Høsterkøb Church () is a parish church in the village of Høsterkøb, Rudersdal Municipality, some 20 km north of central Copenhagen, Denmark.

History
The church was designed by Ulrik Plesner. Construction began in 1907 and it was inaugurated on 5 June 1907.

Architecture

The church is built of small red bricks with white plaster ornamentation. The tower is placed on the south side of the nave. Some of the decorations were designed by Thorvald Bindesbøll.

Interior and furnishings
The altarpiece is from 1599 and is originally from Birkerød Church.
The upper part of the font is made of granite and is originally from Lynge Church; the base dates from 1907. The pulpit is built of brick and is located in the southeastern corner of the church. It is decorated with plastered leaf ornamentation. The organ is from 1972 and was built by Th. Frobenius & Sønner in Kongens Lyngby.

________________________

• _Task brief_: Can you retype the full Høsterkøb Church text word for word?

• _Record set_:
________________________

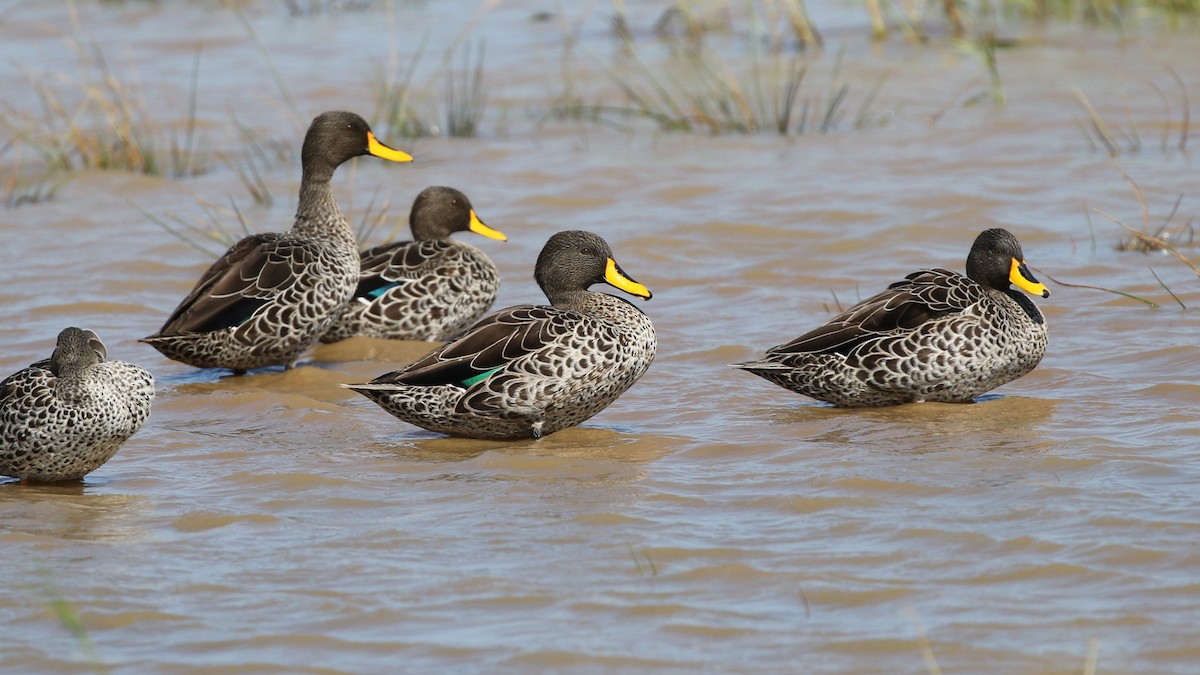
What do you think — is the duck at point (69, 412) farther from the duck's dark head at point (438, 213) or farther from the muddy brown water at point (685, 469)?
the duck's dark head at point (438, 213)

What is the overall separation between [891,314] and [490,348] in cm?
185

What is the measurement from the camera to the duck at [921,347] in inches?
295

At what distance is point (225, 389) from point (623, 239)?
11.3 ft

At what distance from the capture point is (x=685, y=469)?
22.3 ft

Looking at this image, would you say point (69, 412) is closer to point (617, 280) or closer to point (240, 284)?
point (240, 284)

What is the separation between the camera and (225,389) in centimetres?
858

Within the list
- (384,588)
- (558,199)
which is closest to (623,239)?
(558,199)

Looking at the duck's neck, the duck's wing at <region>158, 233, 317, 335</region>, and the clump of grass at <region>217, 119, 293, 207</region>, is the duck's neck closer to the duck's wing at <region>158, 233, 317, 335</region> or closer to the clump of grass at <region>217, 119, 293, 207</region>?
the duck's wing at <region>158, 233, 317, 335</region>

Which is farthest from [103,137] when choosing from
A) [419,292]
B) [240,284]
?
[240,284]

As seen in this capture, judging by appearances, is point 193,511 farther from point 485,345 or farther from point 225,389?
point 225,389

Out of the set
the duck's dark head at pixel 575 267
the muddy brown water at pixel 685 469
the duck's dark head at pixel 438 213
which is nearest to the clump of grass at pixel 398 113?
the muddy brown water at pixel 685 469

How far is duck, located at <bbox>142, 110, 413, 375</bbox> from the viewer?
8.62 metres

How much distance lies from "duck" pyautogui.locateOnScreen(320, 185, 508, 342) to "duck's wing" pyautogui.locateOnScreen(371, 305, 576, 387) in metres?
2.03

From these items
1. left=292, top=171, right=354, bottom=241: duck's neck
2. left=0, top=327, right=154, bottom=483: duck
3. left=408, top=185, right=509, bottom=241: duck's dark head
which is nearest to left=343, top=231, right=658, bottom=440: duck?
left=0, top=327, right=154, bottom=483: duck
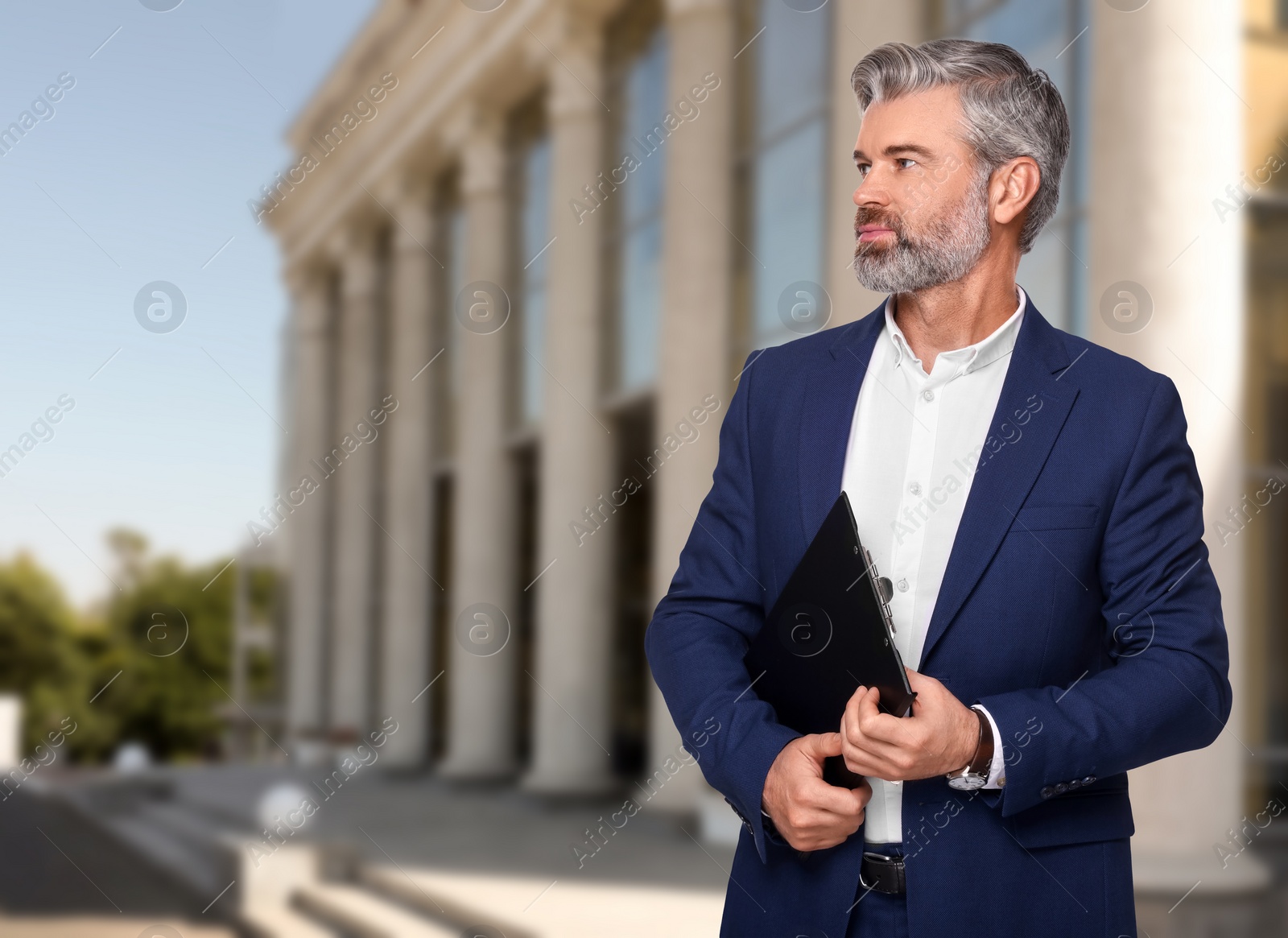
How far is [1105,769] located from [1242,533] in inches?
231

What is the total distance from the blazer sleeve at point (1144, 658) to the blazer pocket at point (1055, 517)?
0.13ft

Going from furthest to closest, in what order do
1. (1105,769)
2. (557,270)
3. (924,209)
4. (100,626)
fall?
(100,626), (557,270), (924,209), (1105,769)

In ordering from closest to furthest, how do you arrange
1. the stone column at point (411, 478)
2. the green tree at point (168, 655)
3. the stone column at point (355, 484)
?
the green tree at point (168, 655), the stone column at point (411, 478), the stone column at point (355, 484)

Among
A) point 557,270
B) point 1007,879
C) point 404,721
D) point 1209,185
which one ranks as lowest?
point 404,721

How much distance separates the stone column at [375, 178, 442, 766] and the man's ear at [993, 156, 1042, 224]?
18991 mm

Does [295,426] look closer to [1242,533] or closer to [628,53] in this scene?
[628,53]

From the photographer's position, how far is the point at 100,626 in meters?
19.9

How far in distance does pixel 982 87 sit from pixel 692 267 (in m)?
10.2

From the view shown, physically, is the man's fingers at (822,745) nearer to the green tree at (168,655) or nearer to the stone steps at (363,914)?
the stone steps at (363,914)

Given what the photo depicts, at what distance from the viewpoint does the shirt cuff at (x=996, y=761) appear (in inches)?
69.9

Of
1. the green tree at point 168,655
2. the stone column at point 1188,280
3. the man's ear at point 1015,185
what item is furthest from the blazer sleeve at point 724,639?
the green tree at point 168,655

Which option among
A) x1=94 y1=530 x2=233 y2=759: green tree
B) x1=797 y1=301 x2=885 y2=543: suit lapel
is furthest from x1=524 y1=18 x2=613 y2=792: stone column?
x1=797 y1=301 x2=885 y2=543: suit lapel

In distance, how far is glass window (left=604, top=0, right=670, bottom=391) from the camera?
14.3 m

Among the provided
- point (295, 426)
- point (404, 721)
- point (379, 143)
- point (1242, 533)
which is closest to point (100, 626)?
point (404, 721)
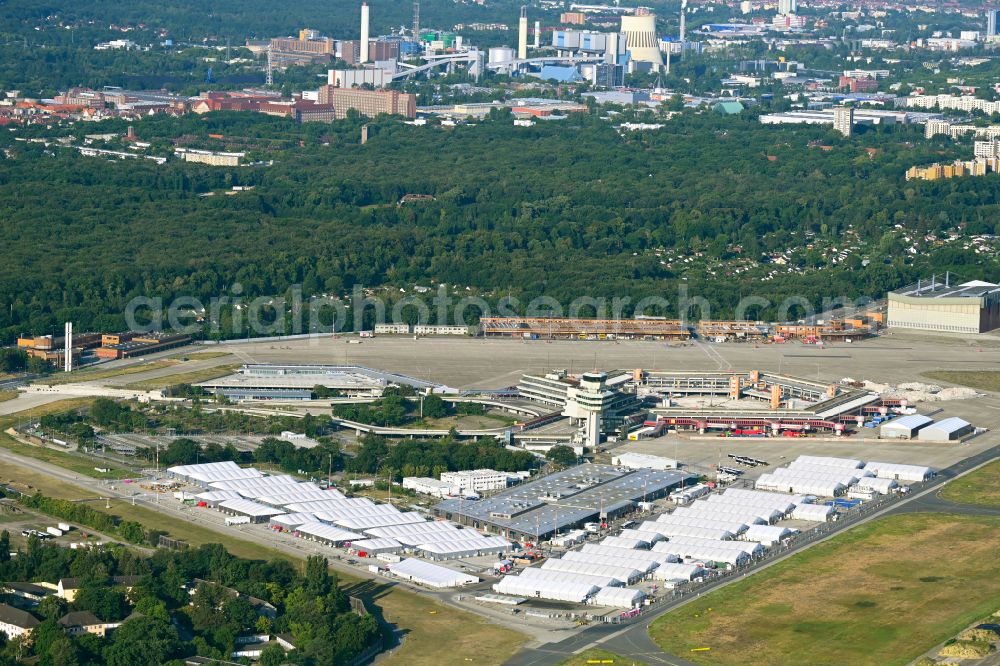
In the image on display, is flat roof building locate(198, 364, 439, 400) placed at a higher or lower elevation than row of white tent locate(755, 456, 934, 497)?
higher

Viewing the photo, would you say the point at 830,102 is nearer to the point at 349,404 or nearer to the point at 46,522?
the point at 349,404

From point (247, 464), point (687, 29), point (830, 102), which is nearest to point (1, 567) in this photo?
point (247, 464)

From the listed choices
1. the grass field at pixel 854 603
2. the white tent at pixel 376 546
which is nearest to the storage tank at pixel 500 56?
the grass field at pixel 854 603

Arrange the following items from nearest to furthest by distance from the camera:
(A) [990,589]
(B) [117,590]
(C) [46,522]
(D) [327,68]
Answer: (B) [117,590] → (A) [990,589] → (C) [46,522] → (D) [327,68]

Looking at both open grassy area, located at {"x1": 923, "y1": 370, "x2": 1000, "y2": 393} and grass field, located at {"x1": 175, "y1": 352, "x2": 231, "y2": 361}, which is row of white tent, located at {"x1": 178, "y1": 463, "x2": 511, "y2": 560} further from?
open grassy area, located at {"x1": 923, "y1": 370, "x2": 1000, "y2": 393}

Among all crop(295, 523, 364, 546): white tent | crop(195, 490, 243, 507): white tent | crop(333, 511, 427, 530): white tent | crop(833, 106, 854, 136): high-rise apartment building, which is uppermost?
crop(833, 106, 854, 136): high-rise apartment building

________________________

• _Completed exercise_:
Høsterkøb Church () is a parish church in the village of Høsterkøb, Rudersdal Municipality, some 20 km north of central Copenhagen, Denmark.

History
The church was designed by Ulrik Plesner. Construction began in 1907 and it was inaugurated on 5 June 1907.

Architecture

The church is built of small red bricks with white plaster ornamentation. The tower is placed on the south side of the nave. Some of the decorations were designed by Thorvald Bindesbøll.

Interior and furnishings
The altarpiece is from 1599 and is originally from Birkerød Church.
The upper part of the font is made of granite and is originally from Lynge Church; the base dates from 1907. The pulpit is built of brick and is located in the southeastern corner of the church. It is decorated with plastered leaf ornamentation. The organ is from 1972 and was built by Th. Frobenius & Sønner in Kongens Lyngby.